Drowning has been the biggest cause of recorded migrant deaths over the past 10 years, the UN's migration agency said Tuesday, with victim numbers topping 36,000.
Of the 64,000 migrant deaths recorded over the last decade, nearly 60 percent were linked to drowning, according to a report by the UN's International Organization for Migration (IOM).
Of those deaths at sea, over 27,000 occurred in the Mediterranean -- a route followed over the years by many migrants trying to reach southern Europe from northern Africa.
The figures in the report were likely a "fraction of the actual number", the IOM said, while much of the data was incomplete.
The Mediterranean was an "extremely dangerous region and the journeys are extremely risky", IOM data analyst Andrea Garcia Borja told journalists in Berlin.
But relatively larger totals in the region in part reflected more intense monitoring efforts, Garcia said.
The figures for the Mediterranean were most likely "closer to reality" than other, harder to monitor regions, such as the Sahara Desert, where reliable data was hard to come by, she said.

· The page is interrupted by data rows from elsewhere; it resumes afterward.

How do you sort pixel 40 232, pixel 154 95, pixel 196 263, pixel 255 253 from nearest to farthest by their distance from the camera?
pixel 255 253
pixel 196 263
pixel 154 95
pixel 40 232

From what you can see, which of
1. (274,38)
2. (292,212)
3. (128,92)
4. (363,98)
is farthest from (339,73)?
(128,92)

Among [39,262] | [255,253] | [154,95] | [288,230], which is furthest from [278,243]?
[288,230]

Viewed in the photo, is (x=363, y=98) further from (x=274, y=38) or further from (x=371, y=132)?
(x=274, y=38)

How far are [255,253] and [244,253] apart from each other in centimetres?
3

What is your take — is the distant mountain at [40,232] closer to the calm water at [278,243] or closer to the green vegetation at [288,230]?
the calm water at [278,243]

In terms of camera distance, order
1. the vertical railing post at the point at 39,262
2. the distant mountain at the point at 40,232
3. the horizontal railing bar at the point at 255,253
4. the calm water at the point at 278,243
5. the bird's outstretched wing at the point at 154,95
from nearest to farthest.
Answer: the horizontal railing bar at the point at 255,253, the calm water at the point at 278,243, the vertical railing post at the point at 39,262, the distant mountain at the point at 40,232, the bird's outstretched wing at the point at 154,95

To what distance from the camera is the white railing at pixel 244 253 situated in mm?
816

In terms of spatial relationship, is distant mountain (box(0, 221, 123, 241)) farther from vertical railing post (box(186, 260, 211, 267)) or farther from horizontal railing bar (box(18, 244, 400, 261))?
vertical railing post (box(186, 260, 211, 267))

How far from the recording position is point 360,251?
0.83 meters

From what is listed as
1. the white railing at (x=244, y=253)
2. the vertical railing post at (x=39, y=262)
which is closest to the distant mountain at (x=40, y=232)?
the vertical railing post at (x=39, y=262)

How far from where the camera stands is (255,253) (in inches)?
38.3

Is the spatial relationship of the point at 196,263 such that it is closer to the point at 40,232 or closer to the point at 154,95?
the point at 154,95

Of the deaths and disappearances recorded, two in three remained unidentified, according to the IOM.
And in over half of all cases, the IOM was unable to even establish the sex or age of the migrant.
For those cases where the migrant's origin could be identified, just over one-third came from "countries in conflict or with large refugee populations".

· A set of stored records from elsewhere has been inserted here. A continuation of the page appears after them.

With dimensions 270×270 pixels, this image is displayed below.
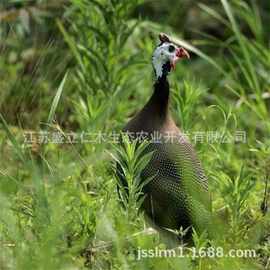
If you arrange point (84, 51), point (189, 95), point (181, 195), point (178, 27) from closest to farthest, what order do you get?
point (181, 195), point (189, 95), point (84, 51), point (178, 27)

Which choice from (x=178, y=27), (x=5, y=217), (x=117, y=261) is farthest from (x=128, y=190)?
(x=178, y=27)

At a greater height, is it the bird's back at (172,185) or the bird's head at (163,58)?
the bird's head at (163,58)

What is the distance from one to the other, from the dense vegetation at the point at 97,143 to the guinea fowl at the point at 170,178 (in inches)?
5.2

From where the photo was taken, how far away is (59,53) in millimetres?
5469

The figure highlighted "the dangers faced by those attempting to flee conflict zones without safe pathways", it said.
Over 8,500 people died on migration routes worldwide in 2023, making it the deadliest year since the IOM started collecting data a decade ago.

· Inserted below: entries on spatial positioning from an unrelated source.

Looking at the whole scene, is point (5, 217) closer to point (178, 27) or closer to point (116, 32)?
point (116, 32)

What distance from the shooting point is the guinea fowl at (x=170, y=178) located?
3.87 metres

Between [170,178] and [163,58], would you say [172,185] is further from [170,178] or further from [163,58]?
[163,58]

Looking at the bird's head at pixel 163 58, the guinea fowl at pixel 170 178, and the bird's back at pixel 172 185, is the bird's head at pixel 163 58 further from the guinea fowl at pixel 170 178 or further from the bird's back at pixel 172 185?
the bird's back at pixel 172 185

So far in 2024, the figures were "no less alarming", the organisation said.
For the Mediterranean route, the number of arrivals had declined relative to 2023, but "the number of deaths are nearly as high as last year".
The IOM said there was an "urgent need for strengthened search and rescue capacities", as well as "safe, regular migration pathways" to prevent further deaths.
At sea, greater assistance was needed for migrants in distress "in line with international law and the principle of humanity", the IOM said.